For the past two months this blog has mostly been me telling you to be careful with MCP. An agent wiped my production database in May. I wrote about the twelve and a half thousand MCP servers sitting open on the internet. This week I published a checklist for vetting a server before it ever touches your config.
So here's the fair question a reader could ask: would I let an agent anywhere near my own databases?
I do. Daily. Through an MCP server I built before I wrote any of those essays. This post is about the guardrails that turn "an agent on your database" from a gamble into a considered decision.
Why you'd want this at all
Asking questions of your data in plain language is one of the few agent use cases that pays off immediately. "How many signups in the last 24 hours, and do the errors cluster anywhere?" is a thirty-second answer instead of a fifteen-minute detour through a query console. Debugging a production issue while the agent checks the actual rows involved beats guessing from the logs.
The pull is real, which is exactly why so many people wire an agent straight into their database with a full-privilege account and move on. That's the part we need to talk about.
What read-only doesn't buy you
The reflex answer to database safety is "just make it read-only". Good start. Now look at what a SELECT still does.

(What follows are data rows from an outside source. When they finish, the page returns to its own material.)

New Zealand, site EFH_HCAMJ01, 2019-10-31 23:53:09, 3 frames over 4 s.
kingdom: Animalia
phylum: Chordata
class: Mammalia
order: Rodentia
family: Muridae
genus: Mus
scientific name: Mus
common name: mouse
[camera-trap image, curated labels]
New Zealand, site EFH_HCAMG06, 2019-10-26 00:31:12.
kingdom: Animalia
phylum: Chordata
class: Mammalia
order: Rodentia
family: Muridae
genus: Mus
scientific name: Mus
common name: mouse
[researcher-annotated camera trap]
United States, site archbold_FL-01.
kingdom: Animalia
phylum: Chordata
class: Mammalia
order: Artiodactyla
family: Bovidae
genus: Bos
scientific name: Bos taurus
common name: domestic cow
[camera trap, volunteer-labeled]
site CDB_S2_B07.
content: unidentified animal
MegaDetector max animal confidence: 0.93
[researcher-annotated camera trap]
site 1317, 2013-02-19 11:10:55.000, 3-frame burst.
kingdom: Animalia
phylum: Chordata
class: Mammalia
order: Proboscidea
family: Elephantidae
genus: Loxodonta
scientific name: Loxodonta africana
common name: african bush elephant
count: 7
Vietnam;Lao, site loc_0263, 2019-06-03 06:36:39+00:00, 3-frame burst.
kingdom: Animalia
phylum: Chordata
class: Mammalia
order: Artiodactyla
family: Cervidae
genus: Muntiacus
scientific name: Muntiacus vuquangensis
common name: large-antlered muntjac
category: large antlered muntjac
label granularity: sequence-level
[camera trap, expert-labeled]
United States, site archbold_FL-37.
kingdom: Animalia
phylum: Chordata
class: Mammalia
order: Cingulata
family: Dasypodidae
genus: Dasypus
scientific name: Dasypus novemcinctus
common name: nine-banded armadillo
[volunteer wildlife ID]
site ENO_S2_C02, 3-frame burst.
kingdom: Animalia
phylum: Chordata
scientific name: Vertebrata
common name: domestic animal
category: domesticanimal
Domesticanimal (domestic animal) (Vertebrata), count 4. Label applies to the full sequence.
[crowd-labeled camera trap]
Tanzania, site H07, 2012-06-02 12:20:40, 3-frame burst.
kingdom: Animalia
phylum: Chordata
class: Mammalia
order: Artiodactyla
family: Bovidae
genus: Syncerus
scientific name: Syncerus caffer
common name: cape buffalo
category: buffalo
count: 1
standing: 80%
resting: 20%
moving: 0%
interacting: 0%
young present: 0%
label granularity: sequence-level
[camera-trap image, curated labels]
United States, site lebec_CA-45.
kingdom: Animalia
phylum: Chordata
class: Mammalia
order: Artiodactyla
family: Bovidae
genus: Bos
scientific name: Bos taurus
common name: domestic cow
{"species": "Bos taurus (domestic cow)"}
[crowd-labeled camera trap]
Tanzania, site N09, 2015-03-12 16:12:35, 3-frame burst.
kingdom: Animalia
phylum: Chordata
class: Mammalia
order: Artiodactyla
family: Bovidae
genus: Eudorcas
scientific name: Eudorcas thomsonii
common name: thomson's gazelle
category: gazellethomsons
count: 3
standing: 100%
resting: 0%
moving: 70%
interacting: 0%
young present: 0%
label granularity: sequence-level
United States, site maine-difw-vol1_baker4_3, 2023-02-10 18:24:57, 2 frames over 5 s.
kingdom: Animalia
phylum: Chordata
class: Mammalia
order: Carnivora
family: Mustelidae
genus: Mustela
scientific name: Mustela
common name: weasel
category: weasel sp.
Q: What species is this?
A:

Everything a query returns lands in the model's context, and everything in the context goes to the API. Run one innocent SELECT * FROM users LIMIT 50 and fifty customers' emails, phone numbers and addresses have left your infrastructure. Nobody attacked you. You did it yourself, politely, over TLS.
Data is also untrusted input. A row in your database can carry an injected instruction the same way a poisoned tool description can, and your agent reads query results with the same trusting eyes. The supply-chain problem doesn't stop at the package boundary.
And an agent writes queries like an enthusiastic intern: a nine-way join across your two biggest tables is one plausible-looking answer away. Read-only does nothing against a query that takes your production database out back for twenty minutes.
So the threat model has three legs: leakage, injection, and load. Permissions address none of them.
Guardrails before permissions
This is what the server enforces, layer by layer, and each one maps to a leg of that threat model:
- SELECT-only, per database. Production gets
select_only=true, no exceptions. A local scratch SQLite can stay writable. The point is that the policy lives in config you review, per connection, instead of in the agent's judgment. - Query validation and complexity caps. Every query is parsed and analysed before it runs: injection patterns rejected, and hard limits on joins, subqueries and a composite complexity score. The nine-way join dies at the gate, with an explanation the agent can act on.
- Row limits and timeouts. A result set is capped (a thousand rows by default) and a query gets a deadline. Leakage and load both shrink when "the whole table" is never a possible answer.
- Field redaction. The underrated one. Sensitive columns are masked before results reach the model:
john.doe@example.comarrives asj******.e@*****.com, an SSN arrives as[PROTECTED]. The agent can still count, group and reason over the shape of the data. It just never holds the PII. - SSH tunnels, no open ports. The server reaches remote databases through a bastion host over SSH. Your database never meets the internet, which is more than twelve and a half thousand MCP servers can say.
- Audit logging. Every query, every connection, every redacted-field access, logged. When something looks off you replay what the agent asked, not what you hope it asked.
In config, the interesting parts look like this:
[database.production]
type=postgresql
host=internal-db.company.local
database=production_app
username=readonly_user
select_only=true
redaction_enabled=true
redaction_rules=*email*:partial_mask,*phone*:full_mask,ssn:replace:[PROTECTED]
ssh_host=bastion.company.com
ssh_private_key=/secure/path/ssh_key
[security]
max_joins=5
max_subqueries=3
max_complexity_score=50Note the username. The account itself is readonly_user: even if every guardrail in the server failed at once, the wall the query hits next is one the database enforces. Guardrails in the tool, permissions at the source. Belt and suspenders, deliberately in that order.
It has to pass its own interview
Fair is fair: run this server through the vetting checklist I published this week. Publisher matches the code, because both are me, and every line is on GitHub for you to disagree with. The verbs match the job: query, schema and monitoring tools, nothing that shells out, nothing that writes files.
You install it from source and pin it there, so nobody can ship you a surprise sixteenth release. And the credential you hand it should be the readonly account from the config above, revocable without a bad afternoon.
It's TypeScript, MIT-licensed, with 1,181 tests behind it, and it exists because I asked the question I later turned into a post: is a server the right shape for this problem? For database access it is, precisely because the value is the guardrail layer, not the plumbing.
Treat the agent like a contractor
You wouldn't hand an outside contractor the root password on their first day. They get their own account, scoped to the job, they don't see customer PII they don't need, and the building keeps a log of which doors they opened.
An agent deserves exactly that arrangement. Its own readonly account. Masked columns for everything sensitive. A log you can replay. Then let it work, because within those walls it is genuinely useful.
The agent that wiped my database in May had access it never needed. The one reading my databases today gets a scoped account, redacted PII and an audit trail. Same technology. Different contract.